Kimiko joined Hideki, leaving Masako with the children.
“What are you thinking, Hideki?” his sister asked him quietly.
Hideki tried to put it into words, the way he hadn’t been able to when Masako wanted him to use his grenade on the mother of all bombs. The way he’d felt when he decided not to use his grenade on the Japanese soldiers in the machine gun nest.
“I’m thinking … that this isn’t our fight,” Hideki told her. “It’s not between Okinawa and America, or Okinawa and Japan. It’s between America and Japan. Why can’t we just let them duke it out?”
“Because Okinawa is caught in the middle, just like we are,” Kimiko said.

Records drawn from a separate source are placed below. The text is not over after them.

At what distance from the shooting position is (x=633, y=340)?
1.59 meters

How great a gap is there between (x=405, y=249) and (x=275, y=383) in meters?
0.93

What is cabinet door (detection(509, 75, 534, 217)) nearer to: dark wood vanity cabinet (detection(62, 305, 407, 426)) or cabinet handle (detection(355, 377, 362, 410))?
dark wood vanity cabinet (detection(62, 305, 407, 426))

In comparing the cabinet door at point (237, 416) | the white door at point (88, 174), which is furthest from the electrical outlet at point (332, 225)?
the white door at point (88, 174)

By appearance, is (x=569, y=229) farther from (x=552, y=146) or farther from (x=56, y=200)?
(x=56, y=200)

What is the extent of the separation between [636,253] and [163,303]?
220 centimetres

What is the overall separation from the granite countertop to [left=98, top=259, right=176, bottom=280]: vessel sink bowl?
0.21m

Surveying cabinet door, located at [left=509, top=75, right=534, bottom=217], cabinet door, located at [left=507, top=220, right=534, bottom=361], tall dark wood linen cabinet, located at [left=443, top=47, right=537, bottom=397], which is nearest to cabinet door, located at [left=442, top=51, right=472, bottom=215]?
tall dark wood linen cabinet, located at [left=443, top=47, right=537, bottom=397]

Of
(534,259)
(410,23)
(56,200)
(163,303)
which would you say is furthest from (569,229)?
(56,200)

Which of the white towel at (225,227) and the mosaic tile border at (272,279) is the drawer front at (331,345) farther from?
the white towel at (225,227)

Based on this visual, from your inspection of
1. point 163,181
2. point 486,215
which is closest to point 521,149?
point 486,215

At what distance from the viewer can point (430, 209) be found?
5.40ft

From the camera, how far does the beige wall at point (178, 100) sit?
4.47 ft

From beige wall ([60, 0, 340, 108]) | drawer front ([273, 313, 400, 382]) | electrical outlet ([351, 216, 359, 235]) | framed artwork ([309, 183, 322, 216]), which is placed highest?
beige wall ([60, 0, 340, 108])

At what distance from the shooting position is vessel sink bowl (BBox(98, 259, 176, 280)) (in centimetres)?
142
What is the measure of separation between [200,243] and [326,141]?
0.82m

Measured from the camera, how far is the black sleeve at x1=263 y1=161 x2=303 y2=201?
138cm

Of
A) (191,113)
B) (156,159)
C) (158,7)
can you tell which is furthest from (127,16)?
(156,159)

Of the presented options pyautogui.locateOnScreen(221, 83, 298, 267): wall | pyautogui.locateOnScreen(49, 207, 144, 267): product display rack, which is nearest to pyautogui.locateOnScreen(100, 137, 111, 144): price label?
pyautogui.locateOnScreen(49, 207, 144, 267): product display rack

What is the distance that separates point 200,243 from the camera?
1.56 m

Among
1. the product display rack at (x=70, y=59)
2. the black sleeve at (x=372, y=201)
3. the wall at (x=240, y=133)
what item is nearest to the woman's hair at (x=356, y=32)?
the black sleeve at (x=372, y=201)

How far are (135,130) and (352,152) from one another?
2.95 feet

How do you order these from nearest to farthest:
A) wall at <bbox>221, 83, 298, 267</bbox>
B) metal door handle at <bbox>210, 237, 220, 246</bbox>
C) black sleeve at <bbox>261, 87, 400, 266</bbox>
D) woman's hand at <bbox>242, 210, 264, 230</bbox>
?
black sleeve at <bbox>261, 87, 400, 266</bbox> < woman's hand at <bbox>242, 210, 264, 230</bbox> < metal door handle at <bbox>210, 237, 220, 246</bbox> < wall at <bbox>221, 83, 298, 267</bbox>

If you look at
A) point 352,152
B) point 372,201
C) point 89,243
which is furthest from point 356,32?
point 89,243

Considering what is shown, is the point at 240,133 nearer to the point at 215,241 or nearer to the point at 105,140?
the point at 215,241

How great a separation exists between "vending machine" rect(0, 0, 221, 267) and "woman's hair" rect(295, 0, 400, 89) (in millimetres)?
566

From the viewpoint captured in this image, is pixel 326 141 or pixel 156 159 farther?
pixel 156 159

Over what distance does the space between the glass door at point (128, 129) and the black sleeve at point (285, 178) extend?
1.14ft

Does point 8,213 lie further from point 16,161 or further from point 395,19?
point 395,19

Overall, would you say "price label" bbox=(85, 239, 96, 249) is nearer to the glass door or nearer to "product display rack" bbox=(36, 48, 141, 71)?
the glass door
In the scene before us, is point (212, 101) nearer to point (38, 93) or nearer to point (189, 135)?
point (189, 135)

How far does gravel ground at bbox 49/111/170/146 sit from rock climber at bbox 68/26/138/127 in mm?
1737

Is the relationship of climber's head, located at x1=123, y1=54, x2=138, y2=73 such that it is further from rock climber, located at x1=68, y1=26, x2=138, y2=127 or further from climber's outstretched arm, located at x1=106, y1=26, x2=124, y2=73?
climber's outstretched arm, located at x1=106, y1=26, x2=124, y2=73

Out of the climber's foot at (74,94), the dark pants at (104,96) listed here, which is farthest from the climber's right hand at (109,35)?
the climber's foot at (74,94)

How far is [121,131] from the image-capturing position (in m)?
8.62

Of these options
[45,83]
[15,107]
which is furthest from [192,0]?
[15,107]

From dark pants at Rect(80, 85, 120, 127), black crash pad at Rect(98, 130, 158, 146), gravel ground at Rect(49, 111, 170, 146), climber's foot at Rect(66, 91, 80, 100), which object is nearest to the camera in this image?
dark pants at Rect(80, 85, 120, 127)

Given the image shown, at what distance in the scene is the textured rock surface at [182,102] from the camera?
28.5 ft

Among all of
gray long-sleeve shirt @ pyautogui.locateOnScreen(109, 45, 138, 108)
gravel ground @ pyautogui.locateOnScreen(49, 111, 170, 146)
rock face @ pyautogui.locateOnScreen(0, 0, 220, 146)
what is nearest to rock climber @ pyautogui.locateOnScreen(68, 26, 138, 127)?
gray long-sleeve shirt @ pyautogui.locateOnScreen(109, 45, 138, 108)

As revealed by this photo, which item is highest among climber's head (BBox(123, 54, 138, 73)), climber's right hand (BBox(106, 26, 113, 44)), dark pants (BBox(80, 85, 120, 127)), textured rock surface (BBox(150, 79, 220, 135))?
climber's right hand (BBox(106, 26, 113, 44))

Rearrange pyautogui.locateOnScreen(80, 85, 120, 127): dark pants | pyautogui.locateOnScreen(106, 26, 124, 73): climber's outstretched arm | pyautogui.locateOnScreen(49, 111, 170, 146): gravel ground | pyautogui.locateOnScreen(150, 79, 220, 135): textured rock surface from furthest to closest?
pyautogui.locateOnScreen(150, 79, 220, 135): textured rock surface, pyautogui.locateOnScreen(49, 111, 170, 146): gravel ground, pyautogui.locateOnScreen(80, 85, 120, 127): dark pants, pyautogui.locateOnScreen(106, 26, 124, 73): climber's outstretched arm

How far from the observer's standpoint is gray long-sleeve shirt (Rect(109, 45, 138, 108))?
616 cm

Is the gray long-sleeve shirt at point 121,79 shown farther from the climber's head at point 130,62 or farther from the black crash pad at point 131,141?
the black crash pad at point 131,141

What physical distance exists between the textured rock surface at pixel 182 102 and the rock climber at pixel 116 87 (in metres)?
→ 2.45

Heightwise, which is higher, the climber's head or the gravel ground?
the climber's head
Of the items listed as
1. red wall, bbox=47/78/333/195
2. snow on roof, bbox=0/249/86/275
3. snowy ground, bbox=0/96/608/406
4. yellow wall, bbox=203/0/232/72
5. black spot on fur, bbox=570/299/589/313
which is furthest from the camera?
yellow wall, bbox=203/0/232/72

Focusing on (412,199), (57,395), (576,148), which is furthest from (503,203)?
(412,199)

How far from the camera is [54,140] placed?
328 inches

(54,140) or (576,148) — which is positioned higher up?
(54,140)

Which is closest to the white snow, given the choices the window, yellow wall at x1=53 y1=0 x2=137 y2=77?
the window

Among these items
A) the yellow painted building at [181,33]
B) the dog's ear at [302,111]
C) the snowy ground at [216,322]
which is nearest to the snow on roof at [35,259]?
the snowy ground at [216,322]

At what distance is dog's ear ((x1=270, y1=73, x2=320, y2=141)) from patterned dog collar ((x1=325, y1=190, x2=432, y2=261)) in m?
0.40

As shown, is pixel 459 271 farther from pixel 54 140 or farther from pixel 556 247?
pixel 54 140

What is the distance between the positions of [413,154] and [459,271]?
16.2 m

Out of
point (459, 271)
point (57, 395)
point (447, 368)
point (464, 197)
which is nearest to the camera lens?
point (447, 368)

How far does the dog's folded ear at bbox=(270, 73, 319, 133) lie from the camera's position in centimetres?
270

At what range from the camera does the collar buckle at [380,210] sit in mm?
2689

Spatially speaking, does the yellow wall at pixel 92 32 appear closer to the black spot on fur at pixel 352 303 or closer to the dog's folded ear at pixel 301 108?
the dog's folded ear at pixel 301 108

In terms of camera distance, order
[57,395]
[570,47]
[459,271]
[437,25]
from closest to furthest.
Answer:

“All this time, people kept telling me, ‘This is your island, you should be defending it,’ ” Hideki said. “But I wasn’t defending it. I was fighting for somebody else’s side while they both destroyed my home. And I’m tired of it. I want to be on Okinawa’s side for once.”
“So use the grenade on the Americans to save some Okinawans,” Kimiko told him.
Kimiko had a point. If he used the grenade here and now, he could lead them all to safety. Masako. The children. Kimiko. That’s what he’d really promised his father after all, wasn’t it? Not just to find his sister, but to keep what was left of his family together. To live. And sometimes you had to fight to live. Maybe he needed to fight to save Okinawa too.
The thought of fighting made Hideki remember all the awful things he’d seen each side do to each other, the awful things both sides had done to Okinawans in the name of war.
“No,” Hideki said. “No, if we attack them, we’re their enemy. When they’re not under attack, when they’re not afraid, the Americans are human beings. They actually helped me. Gave me medicine. Sewed up my head. It’s the same with the Japanese. The photographer, my principal, my teachers, they were nice to me before the Americans came. That machine gun nest back there, it didn’t have two monsters in it. It had two human beings. But if I threw this grenade at them, they would have turned into monsters. Just like these Americans. They’ll become monsters that breathe fire and bullets. They’re not at war with Okinawa. They’re at war with Japan. But if I throw this grenade at them, they’ll be at war with Okinawa too.”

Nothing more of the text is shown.